I don’t foresee a situation where I could possibly ever get tired of listening to Frank Zappa’s ‘We’re Only In It For The Money.’
I want to grate it into a fine powder and sprinkle it on my pasta. I want to melt it down and drink it with a crazy straw. I want to take it on a shy bashful date to the movies and then feel it up in the back seat of my car at Make-out Point. It’s one of very, very few albums (Mike Keneally’s Sluggo is one; ‘David Bowie’s Low is another) that gets better and better with each listen. A true musical perpetual motion machine where the only way is up, baby.

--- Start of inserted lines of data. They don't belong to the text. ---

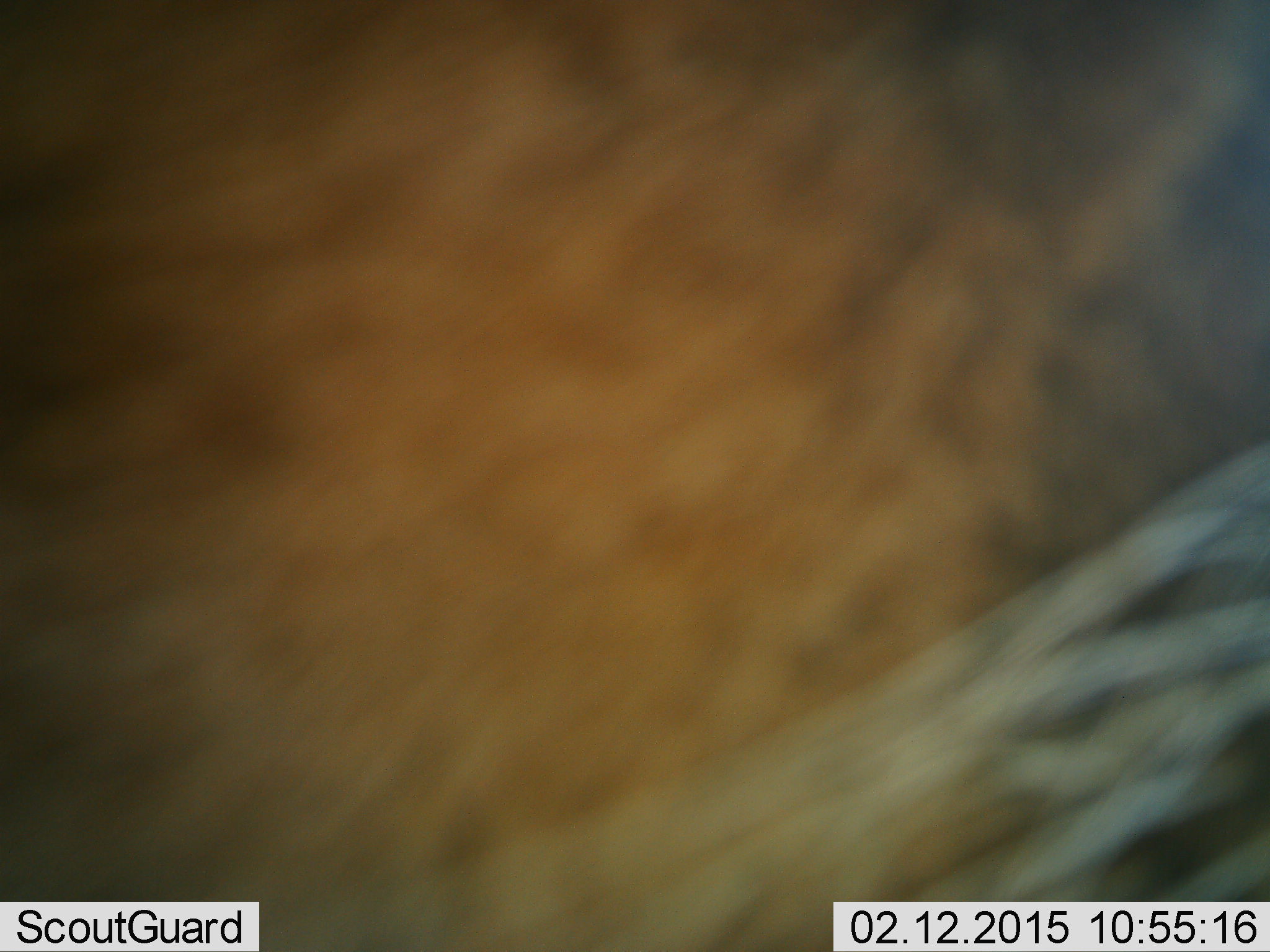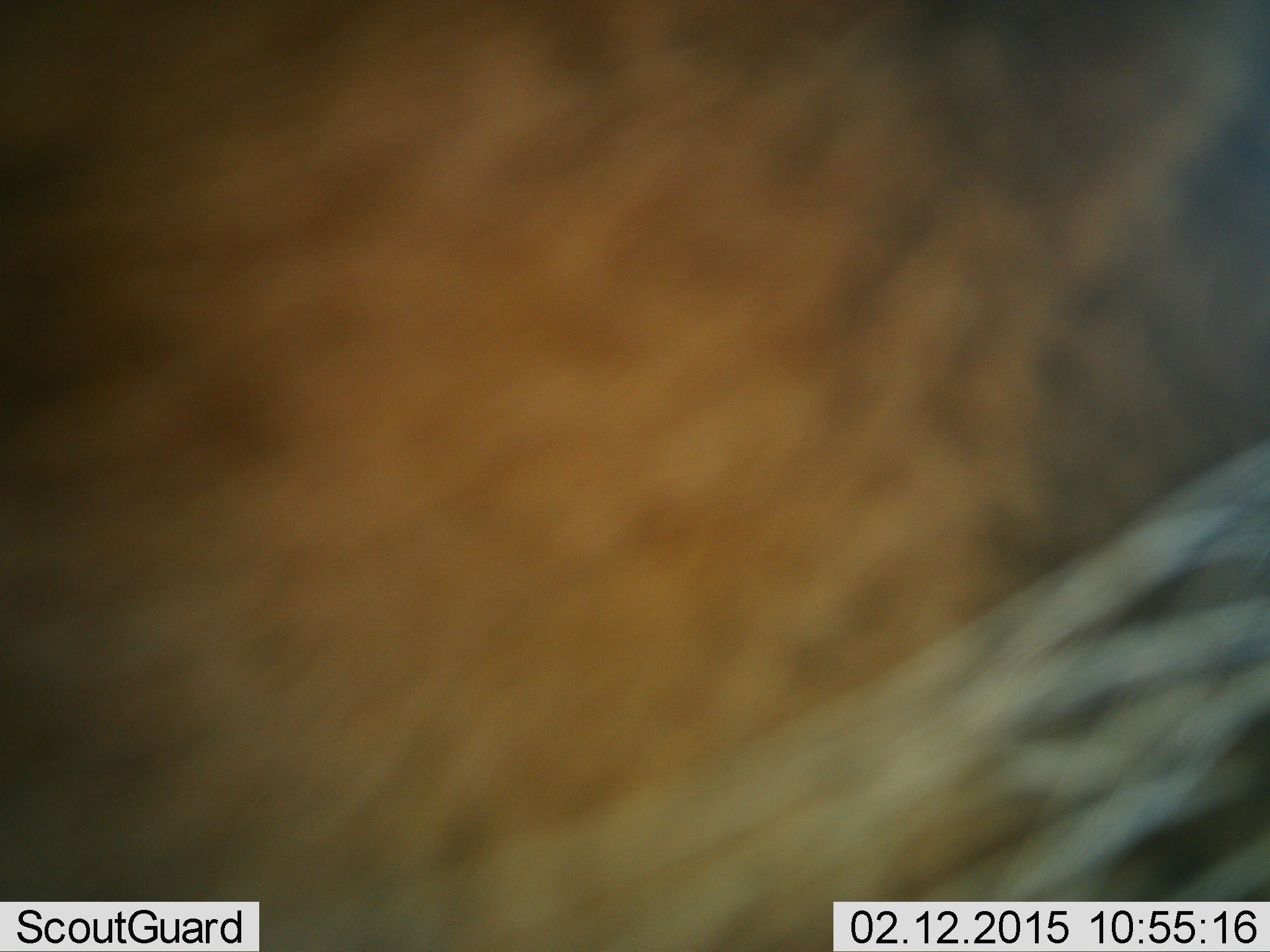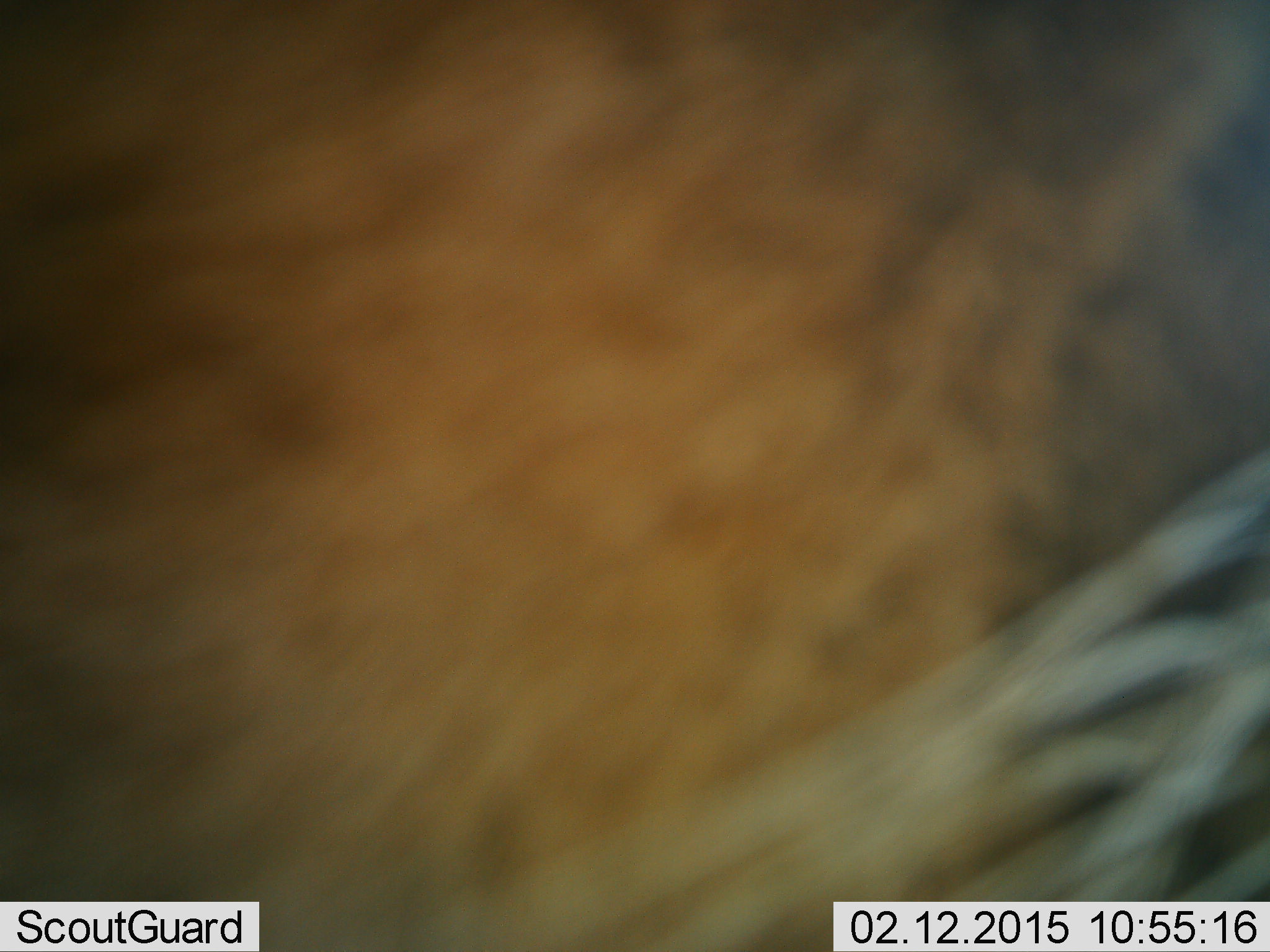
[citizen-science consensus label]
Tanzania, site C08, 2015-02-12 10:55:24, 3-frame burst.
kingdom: Animalia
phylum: Chordata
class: Mammalia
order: Carnivora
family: Felidae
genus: Panthera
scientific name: Panthera leo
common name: lion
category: lionfemale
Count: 1.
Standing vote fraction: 75%.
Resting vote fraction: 25%.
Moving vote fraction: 0%.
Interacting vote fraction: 0%.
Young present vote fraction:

If you haven’t heard this album yet, it’s a satire on the Summer of Love, and it’s merciless in its critiques of hippies, squares, cops, parents, musicians (Donovan gets a particular ribbing), and even Frank Zappa fans. What Frank seems to be saying with this album is ‘there’s a whole lot of stupid out there. And you’re a part of it. And you’re a part of it. And you… man, you’re a big part of it.’ Musically it’s progressive, sentimental, outrageous, precise, messy, overproduced, underproduced, and beautiful. Listen to Let’s Make The Water Turn Black for a glimpse of some local freaks back in Frank’s teen years. Check out Who Needs The Peace Corps for a sharp kick in the balls of the hippie movement (‘I will ask the Chamber of Commerce how to get to Haight Street, and smoke an awful lot of dope’). What’s The Ugliest Part Of Your Body includes one of my favourite musical interludes ever (the ‘all your children are poor unfortunate victims’ bit – man, that’s everything I want out of melody, harmony and rhythm right there). And Absolutely Free scores perhaps one of the biggest laughs of Zappa’s long history of making me laugh when, during what feels like an ultra-authentic rendition of flower power-era musical and vocal idioms (ie: the aforementioned Donovan pisstake), a little voice blatantly and flatly states ‘Flower power sucks.’ It’s one of my all time coffee-spit moments and it makes me chuckle a little louder than I probably should whenever I happen to recall it at an inopportune moment like being on public transport or in line at the bank.
There are probably easier Zappa albums to start on, like Apostrophe or Over-Nite Sensation or even Roxy & Elsewhere or Zappa In New York, but if you’re of the disposition to dig this sorta stuff, it’s absolutely essential.